Это что же, как завидовать надо, красоту чужую, доброту видев, и тою быть уязвленым сердцем. Велел повторять мужицкому сыну каждый день молитву перед сном, коль так злится Федор-то на всех вокруг. Ну, бормотал ее Федор каждый вечер; только молитву слышать надо самому, а слушают ее не ушами, а сердцем.
– Господи, Царю Небесный, Утешителю, Душе истины, умилосердися и помилуй мя грешнаго раба Твоего, и отпусти ми недостойному, и прости вся, елика Ти согреших днесь яко человек, паче же и не яко человек, но и горее скота, вольныя моя грехи и невольныя, ведомыя и неведомыя: яже от юности и науки злы, и яже суть от нагльства и уныния. Аще именем Твоим кляхся, или похулих е в помышлении моем; или кого укорих; или оклеветах кого гневом моим, или опечалих, или о чем прогневахся; или солгах, или безгодно спах, или нищ прииде ко мне, и презрех его; или брата моего опечалих, или свадих, или кого осудих; или развеличахся, или разгордехся, или разгневахся; или стоящу ми на молитве, ум мой о лукавствии мира сего подвижеся, или развращение помыслих; или объядохся, или опихся, или без ума смеяхся; или лукавое помыслих, или доброту чуждую видев, и тою уязвлен бых сердцем; или неподобная глаголах, или греху брата моего посмеяхся, моя же суть безчисленная согрешения; или о молитве не радих, или ино что содеях лукавое, не помню, та бо вся и больша сих содеях. Помилуй мя, Творче мой Владыко, унылаго и недостойнаго раба Твоего, и остави ми, и отпусти, и прости мя, яко Благ и Человеколюбец, да с миром лягу, усну и почию, блудный, грешный и окаянный аз, и поклонюся, и воспою, и прославлю пречестное имя Твое[11]…
Сказал я про разговоры наши Даниле-зодчему. Нахмурился Данила. И без того не весел был: к зиме дело шло. А это значило, что застопорится работа наша на морозе и на снегу, а ему обидно то. Только и сказал:
– Англичане говорят о завистниках, Еремей, так: «Съешь свое сердце». Ему же хуже.
Ну, открытой беды не случилось. Не заговаривался Федор, не был странен, как Николушка. А я ему не мать, да и не отец я ему тоже. Завистников много. Будет еще один на селе. Ныне удивляешься, когда хороший человек попадется. Плохих, их достанет.
Перезимовали мы, дождались весны. А весной и случилось то, что должно было случиться…
Федор от зависти молчаливой перешел к оговорам, а после и к поступкам. Стал он выделяться из своих. Надо ли, не надо. Видно, решил для себя: «Буду, как Николушка. Чем я хуже?».

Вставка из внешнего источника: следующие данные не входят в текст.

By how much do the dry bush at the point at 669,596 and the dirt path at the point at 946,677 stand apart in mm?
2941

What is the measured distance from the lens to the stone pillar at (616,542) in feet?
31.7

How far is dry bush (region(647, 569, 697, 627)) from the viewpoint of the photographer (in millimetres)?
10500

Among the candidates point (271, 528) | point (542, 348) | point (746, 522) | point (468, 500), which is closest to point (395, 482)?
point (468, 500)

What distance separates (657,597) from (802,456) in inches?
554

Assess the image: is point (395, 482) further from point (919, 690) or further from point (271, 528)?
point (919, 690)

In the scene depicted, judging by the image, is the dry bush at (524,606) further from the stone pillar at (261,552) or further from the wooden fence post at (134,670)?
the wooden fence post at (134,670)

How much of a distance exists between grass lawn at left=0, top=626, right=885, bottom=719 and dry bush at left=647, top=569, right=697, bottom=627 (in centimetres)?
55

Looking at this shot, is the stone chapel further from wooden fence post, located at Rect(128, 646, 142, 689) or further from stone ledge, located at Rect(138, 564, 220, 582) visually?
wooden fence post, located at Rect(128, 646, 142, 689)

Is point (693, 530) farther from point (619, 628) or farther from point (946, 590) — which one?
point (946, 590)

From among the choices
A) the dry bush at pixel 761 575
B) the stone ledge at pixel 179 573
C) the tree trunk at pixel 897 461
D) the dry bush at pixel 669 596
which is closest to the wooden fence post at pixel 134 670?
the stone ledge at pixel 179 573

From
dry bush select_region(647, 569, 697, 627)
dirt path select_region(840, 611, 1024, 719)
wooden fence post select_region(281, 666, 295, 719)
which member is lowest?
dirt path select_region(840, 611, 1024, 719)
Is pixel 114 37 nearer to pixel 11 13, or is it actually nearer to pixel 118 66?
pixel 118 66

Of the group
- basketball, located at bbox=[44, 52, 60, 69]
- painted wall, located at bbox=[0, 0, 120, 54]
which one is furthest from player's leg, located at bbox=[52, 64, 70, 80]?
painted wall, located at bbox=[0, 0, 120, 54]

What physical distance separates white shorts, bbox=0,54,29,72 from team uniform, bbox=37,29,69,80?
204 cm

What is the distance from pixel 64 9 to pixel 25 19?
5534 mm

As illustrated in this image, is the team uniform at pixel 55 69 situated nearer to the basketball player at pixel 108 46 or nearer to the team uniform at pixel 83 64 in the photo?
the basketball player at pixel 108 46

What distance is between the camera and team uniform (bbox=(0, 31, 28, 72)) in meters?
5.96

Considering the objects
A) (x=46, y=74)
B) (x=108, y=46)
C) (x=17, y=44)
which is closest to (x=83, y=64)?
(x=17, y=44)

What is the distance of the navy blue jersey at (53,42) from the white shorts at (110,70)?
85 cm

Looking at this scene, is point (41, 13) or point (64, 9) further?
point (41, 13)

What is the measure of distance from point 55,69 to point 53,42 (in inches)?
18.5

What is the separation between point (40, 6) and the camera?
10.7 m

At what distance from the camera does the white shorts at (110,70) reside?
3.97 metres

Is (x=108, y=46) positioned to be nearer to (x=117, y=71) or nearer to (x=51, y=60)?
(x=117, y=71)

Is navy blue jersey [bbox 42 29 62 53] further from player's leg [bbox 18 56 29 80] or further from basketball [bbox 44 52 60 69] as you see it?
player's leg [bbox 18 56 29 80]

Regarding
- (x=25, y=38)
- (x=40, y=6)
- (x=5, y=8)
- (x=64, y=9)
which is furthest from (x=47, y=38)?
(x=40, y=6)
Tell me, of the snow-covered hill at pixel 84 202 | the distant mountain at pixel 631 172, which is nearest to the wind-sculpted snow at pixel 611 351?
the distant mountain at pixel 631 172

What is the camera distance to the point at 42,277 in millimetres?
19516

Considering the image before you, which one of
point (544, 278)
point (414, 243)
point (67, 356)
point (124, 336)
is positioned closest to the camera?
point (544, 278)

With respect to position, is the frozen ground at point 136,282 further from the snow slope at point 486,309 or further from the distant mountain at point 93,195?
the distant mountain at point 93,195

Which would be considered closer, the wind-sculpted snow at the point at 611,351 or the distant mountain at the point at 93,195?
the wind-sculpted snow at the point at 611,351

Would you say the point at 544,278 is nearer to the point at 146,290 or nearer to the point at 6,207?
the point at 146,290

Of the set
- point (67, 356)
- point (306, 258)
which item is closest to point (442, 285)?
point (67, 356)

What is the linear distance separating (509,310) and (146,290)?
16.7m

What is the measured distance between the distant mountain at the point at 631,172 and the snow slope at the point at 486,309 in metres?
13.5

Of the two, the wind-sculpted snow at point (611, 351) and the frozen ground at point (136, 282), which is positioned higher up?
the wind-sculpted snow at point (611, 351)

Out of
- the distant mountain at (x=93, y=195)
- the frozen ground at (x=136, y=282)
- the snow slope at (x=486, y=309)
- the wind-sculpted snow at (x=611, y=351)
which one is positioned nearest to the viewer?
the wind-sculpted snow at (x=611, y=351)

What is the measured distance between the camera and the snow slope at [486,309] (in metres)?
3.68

Ну, а ежели как Николушка, так надо впереди всех. Чтоб видели все, какой он, Федор, храбрый да умный.
И со стены церковной, что высилась уже не на шутку, прыгал Федор в песок, чудом не переломавши руки-ноги. И дрался до крови. И поучал ребятишек, что от скуки зевали. Да рот-то не научены прикрывать, не в сторонку…
Одна у нас в лесу змея ядовитая, гадюка. И ее одной хватает, она же не в одном лице присутствует, много тварей этих в лесу. Слышал я от Данилы-зодчего, что глухие они, гадюки-то. Вот как есть глухие, как грешники, что закрывают уши от гласа учения и слов жизни…
В мае спариваются они. И сами злые, и яд у них в это время особо опасный. Остерегаться надо проклятущих в это время.
Уж и не знаю, что они в лесу делали в тот день. Зодчий, он и сам как дитя малое. Соберет ребят, как устанет, да и пойдет с ними в лес; там, в лесу, каждую травинку приласкает, расскажет о ней интересное что. Каждый цветок у него что-либо лечит, каждое дерево что-либо значит. Я, старый, и то заслушивался, бывало.
Чай, не случилось бы ничего, когда сам Федор бы не расстарался.
Ну, набрели они на гадюку посреди тропы. Угрелась на солнышке. Так ты, человек, не трогай ее. Не мельтеши, не делай движений резких. Дай ей уйти, может, и она тебя отпустит.
– Гадина, гадина! – закричал мужицкий сын и попытался ткнуть змею палкой.
Серая лента, с полоской посреди длинного тела, свернулась тарелочкой, выгнула переднюю часть, зашипела угрожающе…
Зодчий, которому что наша церковь, что публичный дом, все одно, к счастью, человек оказался не из трусливых.
Молнией выбросил руку, ухватил гадюку. Он носил с собою извечно нож, большой такой, что пригодится ветку нужную срезать, остругать, удочку вырезать и прочая, и прочая, как я люблю писать в бумагах своих, для деревенских составленных.